Gleichzeitig geraten nicht nur die Pflegekassen, sondern auch immer häufiger Heime in finanzielle Schieflage. So wurden seit Anfang vergangenen Jahres nach einer Erhebung des Arbeitgeberverbands Pflege bei 1.264 Pflege-Einrichtungen Insolvenzen oder Schließungen bekannt. Gründe seien unter anderem steigende Betriebskosten, aber auch die mangelnde Zahlungsmoral vieler Kassen. Die Finanzlage in der gesetzlichen Pflegeversicherung ist seit Jahren defizitär.
Bundesregierung plant „große Pflegereform“
Angesichts der Vielzahl an Problemen hatte Ex-Gesundheitsminister Karl Lauterbach eine Pflegereform angekündigt. Auf den Weg kamen Verbesserungen vor dem Bruch der Ampel-Koalition aber nicht mehr. Nun hat die neue Regierung eine „große Pflegereform“ angekündigt, eine Bund-Länder-Arbeitsgruppe soll noch in diesem Jahr Vorschläge erarbeiten. Auch deshalb mahnt Verena Bentele, Präsidentin des größten deutschen Sozialverbands, dem VdK, zum raschen Handeln. Schwarz-Rot hat in seinem Koalitionsvertrag Verbesserungen versprochen, zum Beispiel die Zusammenführung des Pflegezeitgesetzes und des Familienpflegezeitgesetzes – beide helfen, wenn sich Beschäftigte für die Pflege von Angehörigen von der Arbeit freistellen lassen. Das sei, so Bentele, ein Schritt in die richtige Richtung, aber es bleibe noch viel zu tun. „Auch das Familienpflegegeld wird derzeit nur geprüft, aber wir können uns keine Verzögerungen mehr leisten“, sagt die VdK-Chefin. „Wer Versprechen macht, muss sie auch einlösen – für alle, die tagtäglich Pflegearbeit leisten.“
Auch die Caritas macht Druck. „Wir können beim so dringend Notwendigen nicht auf die im Koalitionsvertrag angekündigten Kommissionen warten“, sagt Präsidentin Eva Welskop-Deffaa. Sie drängt vor allem eine einheitliche Ausbildungsstruktur. Das erleichtere auch den Einstieg von ausländischen Kräften. „Die Einführung einer bundesweit einheitlichen Pflegefachassistenz liegt seit letztem Jahr in der Schublade“, so der Caritas-Verband. Aber auch die Bündelung von verschiedenen finanziellen Entlastungsleistungen für pflegende Angehörige sei wichtig.

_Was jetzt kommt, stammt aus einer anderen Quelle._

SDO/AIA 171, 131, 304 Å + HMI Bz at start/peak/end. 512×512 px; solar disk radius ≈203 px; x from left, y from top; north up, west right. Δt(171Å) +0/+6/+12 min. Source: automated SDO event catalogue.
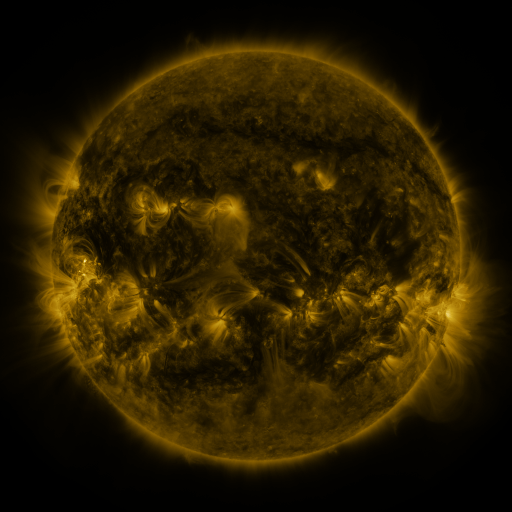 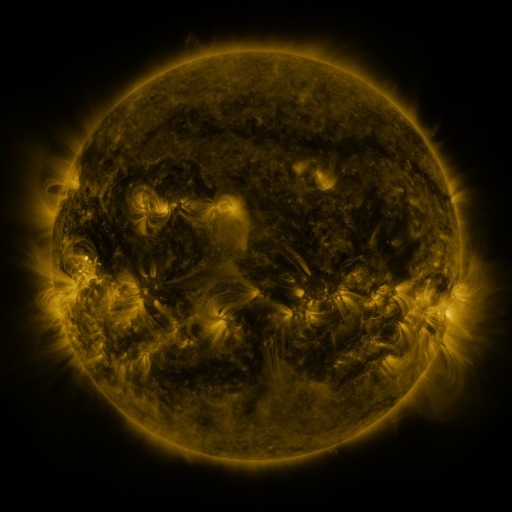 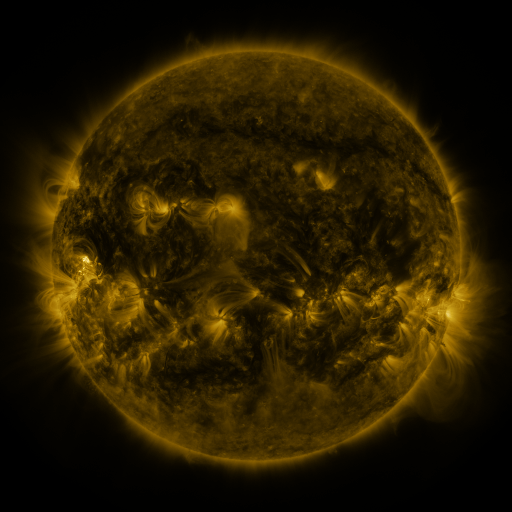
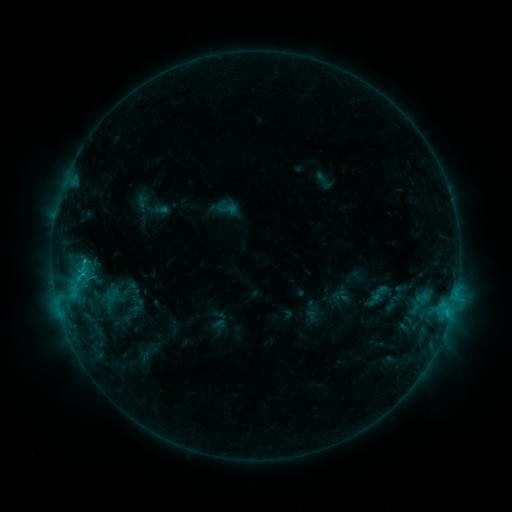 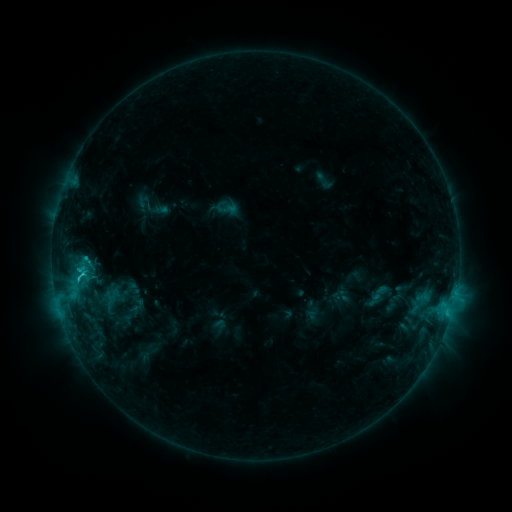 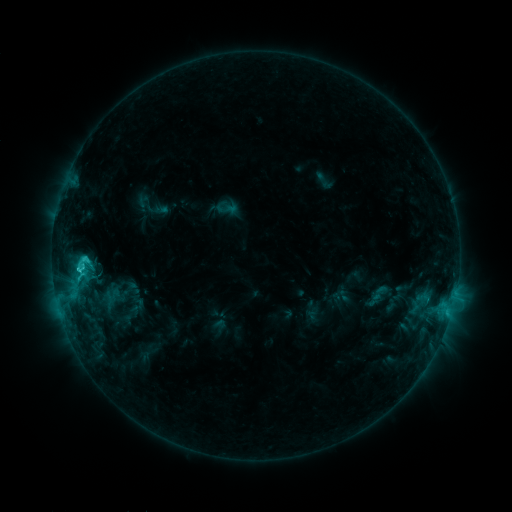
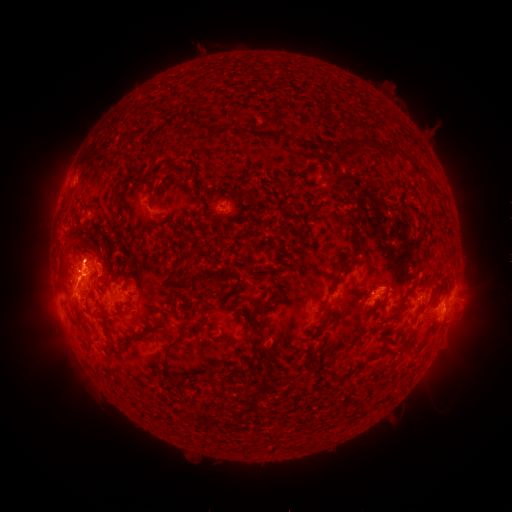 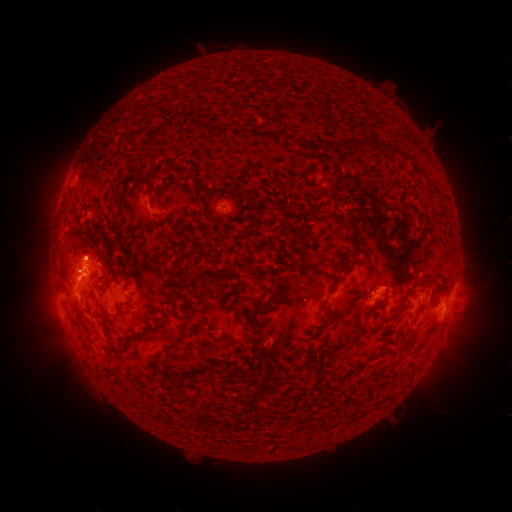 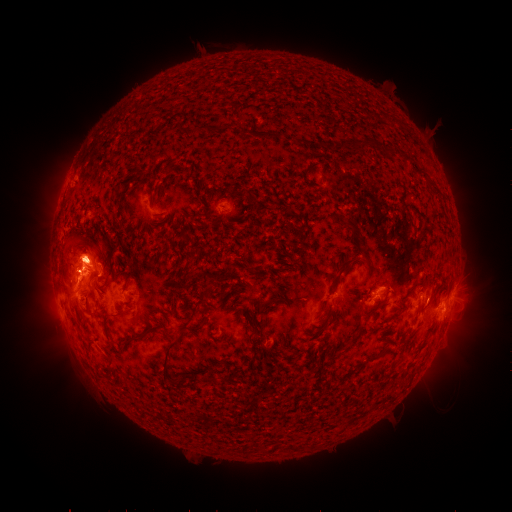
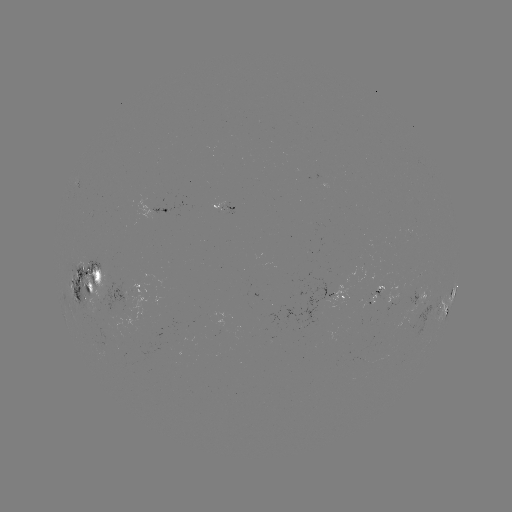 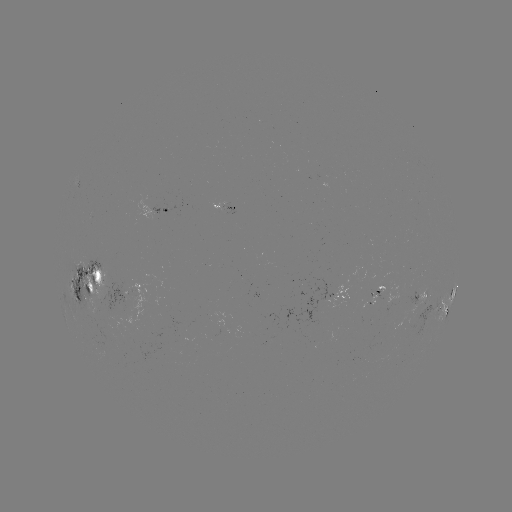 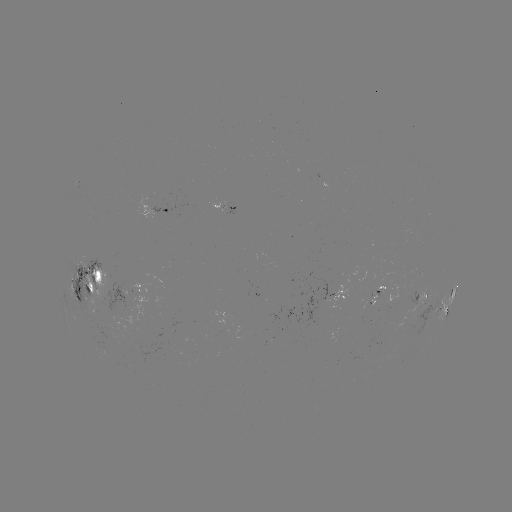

Auf diese Gruppe lenkt auch der VdK den Blick. Am Tag der Pflegenden würden nicht nur Pflegekräfte in Einrichtungen mehr Anerkennung verdienen. „Wir müssen die Millionen pflegenden Angehörigen stärker in den Fokus rücken“, betont Bentele. Rund 86 Prozent der Pflegebedürftigen in Deutschland werden zu Hause versorgt. „Die Angehörigen leisten den Löwenanteil der Pflege – unbezahlt und oft über ihre Belastungsgrenze hinaus“, sagt sie. Dem Bayerischen Landesamt für Statistik zufolge erhalten derzeit mehr als 631.273 Menschen im Freistaat Leistungen aus Pflegeversicherung, das heißt, sie gelten als pflegebedürftig. 110.844 davon werden vollstationär in einem Pflegeheim betreut.